• _Passage provided_

● ● ●

U.S. patent application number 10/907506 was filed with the patent office on 2006-10-05 for tcp implementation with message-count interface.
This patent application is currently assigned to INTERNATIONAL BUSINESS MACHINES CORPORATION. Invention is credited to Vadim Makhervaks, Leah Shalev.
Application Number | 20060221827 10/907506 |
Document ID | / |
Family ID | 37070287 |
Filed Date | 2006-10-05 |
United States Patent
Application |
20060221827 |
Kind Code |
A1 |
Makhervaks; Vadim ; et
al. |
October 5, 2006 |
TCP IMPLEMENTATION WITH MESSAGE-COUNT INTERFACE
Abstract
A method for implementing TCP (transmission control protocol),
the method including updating a number of pending requests received
for data transmission via a TCP connection, the number of pending
requests being called the message count, and making a decision
regarding data transmission based on the message count regardless
of a byte count of data to be transmitted.
Inventors: |
Makhervaks; Vadim; (Yokneam,
IL) ; Shalev; Leah; (Zichron-Yaakov, IL) |
Correspondence
Address: |
INTERNATIONAL BUSINESS MACHINES CORPORATION;DEPT. 18G
BLDG. 300-482
2070 ROUTE 52
HOPEWELL JUNCTION
NY
12533
US
|
Assignee: |
INTERNATIONAL BUSINESS MACHINES
CORPORATION
New Orchard Road
Armonk
NY
|
Family ID: |
37070287 |
Appl. No.: |
10/907506 |
Filed: |
April 4, 2005 |
Current U.S.
Class: |
370/230 |
Current CPC
Class: |
H04L 69/16 20130101;
H04L 47/10 20130101; H04L 47/193 20130101; H04L 47/36 20130101;
H04L 69/163 20130101 |
Class at
Publication: |
370/230 |
International
Class: |
H04L 12/26 20060101
H04L012/26 |
Claims
1. A method for implementing TCP (transmission control protocol),
the method comprising: updating a number of pending requests
received for data transmission via a TCP connection, the number of
pending requests being called the message count; and making a
decision regarding data transmission based on the message count
regardless of a byte count of data to be transmitted.
2. The method according to claim 1, further comprising posting a
plurality of requests for data transmission via a separate request
queue for each connection.
3. The method according to claim 1, further comprising transmitting
a segment of data having a Maximum Segment Size (MSS).
4. The method according to claim 1, further comprising accumulating
the pending requests in a queue prior to actual transmission, and
concatenating small messages into a single segment.
5. The method according to claim 1, further comprising postponing
posting requests of small size until all previous requests have
been completed.
6. The method according to claim 1, further comprising calculating
a requested maximal segment length of data to be transmitted, and
processing message descriptor information contained in the data to
determine actual data segment length.
7. The method according to claim 1, further comprising processing
message descriptor information contained in the data to be
transmitted, and if the message count is zero, setting a push (PSH)
flag in a TCP header of the data transmission.
8. The method according to claim 1, further comprising processing
message descriptor information contained in the data to be
transmitted, and if the message count is zero and a request to
close connection has been received, setting a finish (FIN) flag in
a TCP header of the data transmission.

● ● ●

• _Data section_
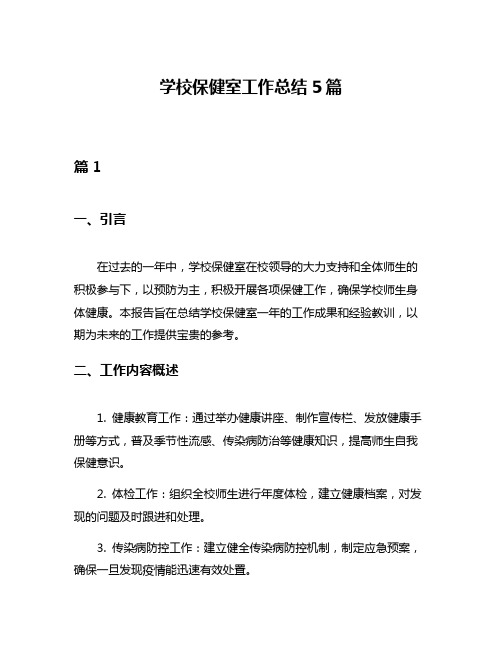 学校保健室工作总结 5 篇

篇 1

一、引言

在过去的一年中，学校保健室在校领导的大力支持和全体师生的积极参与下，以预防为主，积极开展各项保健工作，确保学校师生身体健康。本报告旨在总结学校保健室一年的工作成果和经验教训，以期为未来的工作提供宝贵的参考。

二、工作内容概述

1. 健康教育工作：通过举办健康讲座、制作宣传栏、发放健康手册等方式，普及季节性流感、传染病防治等健康知识，提高师生自我保健意识。

2. 体检工作：组织全校师生进行年度体检，建立健康档案，对发现的问题及时跟进和处理。

3. 传染病防控工作：建立健全传染病防控机制，制定应急预案，确保一旦发现疫情能迅速有效处置。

● ● ●

• _List of tasks_
• a. In the patent application on TCP with a message-count interface, what is the number of pending requests for data transmission called?
• b. Carry on the patent application on TCP with a message-count interface from the point where it stops.
The records come from a separate source.

• _Responses for each task_
• a. The message count.

• b.
9. The method according to claim 1, further comprising, prior to
updating the message count, setting a send urgent context field in
the data to be transmitted.
10. The method according to claim 1, further comprising keeping
send requests in data structures in a host memory prior to data
transmission.
11. A computer program product for implementing TCP, the computer
program product comprising: first instructions for updating a
number of pending requests received for data transmission via a TCP
connection, the number of pending requests being called the message
count; and second instructions for making a decision regarding data
transmission based on the message count regardless of a byte count
of data to be transmitted.
12. The computer program product according to claim 11, further
comprising instructions for accumulating the pending requests in a
queue prior to actual transmission, and concatenating small
messages into a single segment.
13. The computer program product according to claim 11, further
comprising instructions for postponing posting requests of small
size until all previous requests have been completed.
14. The computer program product according to claim 11, further
comprising instructions for calculating a requested maximal segment
length of data to be transmitted, and instructions for processing
message descriptor information contained in the data to determine
actual data segment length.
15. The computer program product according to claim 11, further
comprising instructions for processing message descriptor
information contained in the data to be transmitted, and if the
message count is zero, instructions for setting at least one of a
PSH flag and a FIN flag in a TCP header of the data
transmission.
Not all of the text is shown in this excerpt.